What the task asks:
Here is a block of records. Copy every line in it that includes "Fraction".

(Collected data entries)

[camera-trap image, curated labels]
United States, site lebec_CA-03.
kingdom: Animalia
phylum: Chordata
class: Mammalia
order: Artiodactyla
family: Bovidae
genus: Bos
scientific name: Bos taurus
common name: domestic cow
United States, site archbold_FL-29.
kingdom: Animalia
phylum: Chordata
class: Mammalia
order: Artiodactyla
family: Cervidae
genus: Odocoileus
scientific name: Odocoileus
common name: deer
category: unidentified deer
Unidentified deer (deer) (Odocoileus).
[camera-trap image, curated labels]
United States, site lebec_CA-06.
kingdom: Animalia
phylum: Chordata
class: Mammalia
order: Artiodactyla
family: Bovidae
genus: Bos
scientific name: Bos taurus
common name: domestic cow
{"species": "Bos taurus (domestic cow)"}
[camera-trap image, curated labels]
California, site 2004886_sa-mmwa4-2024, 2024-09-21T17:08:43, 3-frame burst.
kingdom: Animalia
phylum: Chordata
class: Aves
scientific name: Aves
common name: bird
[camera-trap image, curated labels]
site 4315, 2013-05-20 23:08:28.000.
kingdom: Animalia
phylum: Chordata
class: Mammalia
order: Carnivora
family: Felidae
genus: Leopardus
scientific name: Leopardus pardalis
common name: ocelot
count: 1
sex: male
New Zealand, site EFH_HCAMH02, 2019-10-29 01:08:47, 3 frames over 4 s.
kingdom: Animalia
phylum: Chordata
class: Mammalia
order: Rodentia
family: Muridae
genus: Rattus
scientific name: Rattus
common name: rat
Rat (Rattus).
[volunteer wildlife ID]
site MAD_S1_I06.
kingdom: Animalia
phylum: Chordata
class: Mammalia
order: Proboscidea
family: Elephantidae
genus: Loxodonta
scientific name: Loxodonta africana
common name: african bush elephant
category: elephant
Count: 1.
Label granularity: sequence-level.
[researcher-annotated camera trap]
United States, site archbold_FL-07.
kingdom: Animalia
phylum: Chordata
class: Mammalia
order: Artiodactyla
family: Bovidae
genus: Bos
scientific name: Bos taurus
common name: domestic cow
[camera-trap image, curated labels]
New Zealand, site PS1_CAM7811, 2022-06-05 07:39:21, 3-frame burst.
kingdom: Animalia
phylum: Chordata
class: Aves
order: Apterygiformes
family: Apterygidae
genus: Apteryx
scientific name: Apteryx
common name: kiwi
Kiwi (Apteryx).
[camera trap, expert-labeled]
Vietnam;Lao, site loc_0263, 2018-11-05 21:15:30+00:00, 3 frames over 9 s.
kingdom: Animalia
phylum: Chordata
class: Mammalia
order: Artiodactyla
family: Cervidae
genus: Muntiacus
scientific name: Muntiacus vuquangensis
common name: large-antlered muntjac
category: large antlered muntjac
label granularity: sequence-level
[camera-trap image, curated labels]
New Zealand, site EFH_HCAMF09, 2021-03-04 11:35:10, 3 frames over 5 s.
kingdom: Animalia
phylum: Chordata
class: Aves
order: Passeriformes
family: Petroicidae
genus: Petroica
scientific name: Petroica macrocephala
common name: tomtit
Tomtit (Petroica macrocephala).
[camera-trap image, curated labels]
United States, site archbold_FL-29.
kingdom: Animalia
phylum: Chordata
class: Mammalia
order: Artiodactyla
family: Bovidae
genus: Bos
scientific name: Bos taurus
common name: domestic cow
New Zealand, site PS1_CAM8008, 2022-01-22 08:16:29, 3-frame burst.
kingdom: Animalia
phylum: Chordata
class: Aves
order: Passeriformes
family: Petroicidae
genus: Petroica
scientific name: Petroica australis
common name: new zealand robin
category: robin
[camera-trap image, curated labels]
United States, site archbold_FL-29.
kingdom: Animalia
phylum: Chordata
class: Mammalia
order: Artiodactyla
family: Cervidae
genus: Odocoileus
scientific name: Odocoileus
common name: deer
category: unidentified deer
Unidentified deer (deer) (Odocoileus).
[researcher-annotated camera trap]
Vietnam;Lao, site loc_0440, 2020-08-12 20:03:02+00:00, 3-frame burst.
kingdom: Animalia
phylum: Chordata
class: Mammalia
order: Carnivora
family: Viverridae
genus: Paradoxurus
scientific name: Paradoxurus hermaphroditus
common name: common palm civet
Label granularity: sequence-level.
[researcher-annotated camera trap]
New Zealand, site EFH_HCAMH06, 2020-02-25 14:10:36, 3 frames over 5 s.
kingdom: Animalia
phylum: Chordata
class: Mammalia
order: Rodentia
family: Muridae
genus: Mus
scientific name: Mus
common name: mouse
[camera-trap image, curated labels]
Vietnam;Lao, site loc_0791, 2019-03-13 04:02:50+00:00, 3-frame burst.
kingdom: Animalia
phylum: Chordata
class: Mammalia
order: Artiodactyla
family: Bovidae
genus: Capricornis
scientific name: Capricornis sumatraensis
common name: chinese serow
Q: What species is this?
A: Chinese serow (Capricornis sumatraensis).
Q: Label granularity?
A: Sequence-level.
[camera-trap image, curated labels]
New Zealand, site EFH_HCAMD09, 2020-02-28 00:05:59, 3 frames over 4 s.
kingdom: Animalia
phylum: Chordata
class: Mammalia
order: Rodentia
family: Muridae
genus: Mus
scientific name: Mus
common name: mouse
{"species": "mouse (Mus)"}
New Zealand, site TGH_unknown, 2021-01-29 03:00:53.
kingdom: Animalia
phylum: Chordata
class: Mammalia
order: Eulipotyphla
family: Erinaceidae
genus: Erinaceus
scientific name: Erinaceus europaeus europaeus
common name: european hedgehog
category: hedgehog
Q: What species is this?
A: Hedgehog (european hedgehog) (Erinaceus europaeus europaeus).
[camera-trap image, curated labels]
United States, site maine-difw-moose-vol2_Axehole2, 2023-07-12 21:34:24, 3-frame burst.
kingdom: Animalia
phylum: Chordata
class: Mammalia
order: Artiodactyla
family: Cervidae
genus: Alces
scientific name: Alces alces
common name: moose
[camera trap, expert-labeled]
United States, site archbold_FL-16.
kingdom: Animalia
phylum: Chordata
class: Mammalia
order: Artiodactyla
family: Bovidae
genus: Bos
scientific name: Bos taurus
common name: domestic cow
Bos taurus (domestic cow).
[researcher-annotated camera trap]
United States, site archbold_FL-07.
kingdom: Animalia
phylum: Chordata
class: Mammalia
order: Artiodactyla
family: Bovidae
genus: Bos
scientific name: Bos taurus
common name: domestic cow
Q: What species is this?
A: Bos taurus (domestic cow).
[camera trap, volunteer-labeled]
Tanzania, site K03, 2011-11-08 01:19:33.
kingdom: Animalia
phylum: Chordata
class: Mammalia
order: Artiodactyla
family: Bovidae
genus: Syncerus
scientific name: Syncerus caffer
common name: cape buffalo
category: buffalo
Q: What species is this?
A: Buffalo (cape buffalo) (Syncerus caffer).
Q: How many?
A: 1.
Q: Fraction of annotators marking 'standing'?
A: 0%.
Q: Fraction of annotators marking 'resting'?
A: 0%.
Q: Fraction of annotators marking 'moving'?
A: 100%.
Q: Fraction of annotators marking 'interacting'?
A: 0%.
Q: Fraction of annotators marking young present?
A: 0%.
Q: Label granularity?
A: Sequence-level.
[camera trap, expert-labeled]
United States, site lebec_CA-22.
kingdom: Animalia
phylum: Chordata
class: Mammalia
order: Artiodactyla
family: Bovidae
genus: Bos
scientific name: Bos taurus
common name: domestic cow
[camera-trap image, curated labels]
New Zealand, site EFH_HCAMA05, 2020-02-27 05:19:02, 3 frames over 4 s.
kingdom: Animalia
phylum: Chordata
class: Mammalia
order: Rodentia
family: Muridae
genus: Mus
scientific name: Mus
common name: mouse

Task response:
Q: Fraction of annotators marking 'standing'?
Q: Fraction of annotators marking 'resting'?
Q: Fraction of annotators marking 'moving'?
Q: Fraction of annotators marking 'interacting'?
Q: Fraction of annotators marking young present?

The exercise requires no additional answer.